Las inconformes tomaron las calles para manifestarse contra la violencia ejercida.

Apenas 2.4 de cada cien violaciones sexuales que denuncian las mujeres terminan en sentencia. La violencia de género aumentó cuatro veces los años recientes, sin que las autoridades respondan como se debe. La misoginia se gesta desde el núcleo familiar, sin que nadie repare en ello.

Por JOSE JUAN REYES

Hasta septiembre de este año, la Ciudad de México tuvo registro formal de 9 mil 900 casos de violación sexual en contra de mujeres. Se trata de una muestra brutal que sobrepasa cualquier estrategia y programa instrumentados por el gobierno. El panorama nacional tiene su propia contabilidad: más de 20 mil asesinatos cometidos desde 2011. El feminicidio, lejos de acotarse, se cuadruplicó a partir de 2015.

Más allá de estadísticas, la dimensión del fenómeno halló un punto de inflexión en agosto, tras el caso de violación que implicó de forma directa a elementos de la policía capitalina y gestó una de las mayores manifestaciones para protestar por la incompetencia y corrupción del sistema.

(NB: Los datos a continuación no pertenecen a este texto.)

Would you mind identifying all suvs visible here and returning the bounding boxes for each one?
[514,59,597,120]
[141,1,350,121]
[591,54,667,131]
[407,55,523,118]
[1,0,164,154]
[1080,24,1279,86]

Jacqueline Estrada, del Colectivo Mujeres Políticamente Incorrectas, rememora aquella protesta del 16 de agosto, que terminó con daños al patrimonio público: “Esa marcha no la organizamos nosotras. Los medios de comunicación comenzaron a buscarnos para hablar sobre el tema, que desde luego está en la agenda del Colectivo, pero como fuimos de las pocas que respondimos, asumieron que estábamos involucradas en la organización. Nuestro trabajo incluye las expresiones en calle, pero nos enfocamos sobre todo a la difusión de información y a generar propuestas que frenen la violencia, que cambien el marco legal al respecto, al tiempo de impulsar la presencia de mujeres en los proceso de implementación de una política pública que nos favorezca”.

Lo que queda claro, sin embargo, es la urgencia por lograr que la autoridad se comprometa de forma real no solo para prevenir o castigar los delitos en contra de la mujer, sino para enfocarse en campañas profundas con el objetivo de erradicar acciones misóginas.

“La idea es construir un cambio en la relación entre autoridades y sociedad, desde la autonomía, desde las propias decisiones, desde el cuerpo”, explica Estrada. “La idea principal que nos ha motivado desde la red ha sido, sobre todo, ocupar, tomar, ejercer y transformar el poder. Partimos del hecho de que el poder se ejerce de manera patriarcal, y que este no nos ha representado de manera adecuada; no posee una concepción que sirva para evitar que las mujeres estemos oprimidas y por ende tengamos una manera de relacionarnos distinta, que no sea sexista, sin relaciones de poder hegemónicas. Por ello nos dedicamos a tomar, ejercer y transformar el poder para lograr tener una política desde la voz de las mujeres”.

El Colectivo trabaja desde febrero de este año y en los últimos meses han logrado establecer diálogos con representantes en la Cámara de Diputados, de Senadores y el Congreso de la Ciudad de México, al tiempo de manifestar en la calle su inconformidad con la violencia ejercida contra ellas.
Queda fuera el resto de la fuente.